THE BOTTOM LINE
- High Bar for Director Liability: Suing a director personally for their company’s contractual failures remains exceptionally difficult in the Netherlands. Creditors must prove the director is guilty of “serious personal blame,” a standard the courts are reluctant to meet.
- Financial Distress Isn’t Automatic Liability: A company having negative equity when it signs a contract is not, on its own, enough to make its director personally liable if the company later goes bankrupt. The key is whether the director knew default was practically inevitable.
- Business Disputes Aren’t Personal Torts: A director who instructs their company not to pay a creditor based on a plausible contractual dispute is not automatically acting unlawfully. This protects directors from personal liability during legitimate commercial disagreements.
THE DETAILS
This case involved a dispute between an energy consulting firm, Energie van Oranje B.V. (EVO), and the former director of a now-bankrupt energy supplier. EVO had a reseller agreement under which it was owed commission payments. When the energy supplier ran into financial trouble and eventually went bankrupt, EVO sued the director personally to recover its losses.
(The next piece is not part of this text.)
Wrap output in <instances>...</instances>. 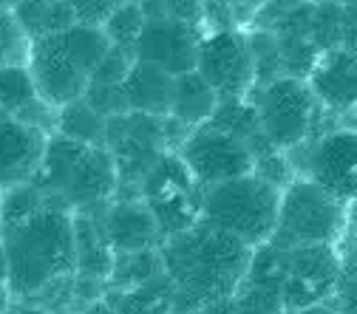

EVO argued the director had committed a tort by signing the agreement when he knew his company was insolvent (it had negative equity) and by later refusing to make payments, effectively ensuring the company would breach its contract.
The District Court of Gelderland firmly rejected the claim, reinforcing the high threshold for director liability under Dutch law. The court first analyzed whether the director knew, or should have known, that his company would be unable to meet its obligations when the agreement was made. While the company did have a negative equity position, it had also proactively reported this to the Dutch market authority (ACM) and was actively working on a recovery plan. The court found that this transparency and effort meant the company’s failure was not a foregone conclusion at the time. Therefore, the director could not be seriously blamed for continuing to do business.
Secondly, the court examined whether the director willfully caused his company to breach the contract. The director’s defense was that the refusal to pay was based on a legitimate contractual dispute about whether payment obligations from a previous, liquidated entity had been properly transferred to EVO. The court sided with the director’s perspective, noting that refusing to pay based on a colorable legal argument is fundamentally different from a malicious or deliberate act designed to harm a creditor. Because a genuine business dispute existed over the payment obligation, the director’s actions did not rise to the level of a personal tort. The court dismissed all claims against the director.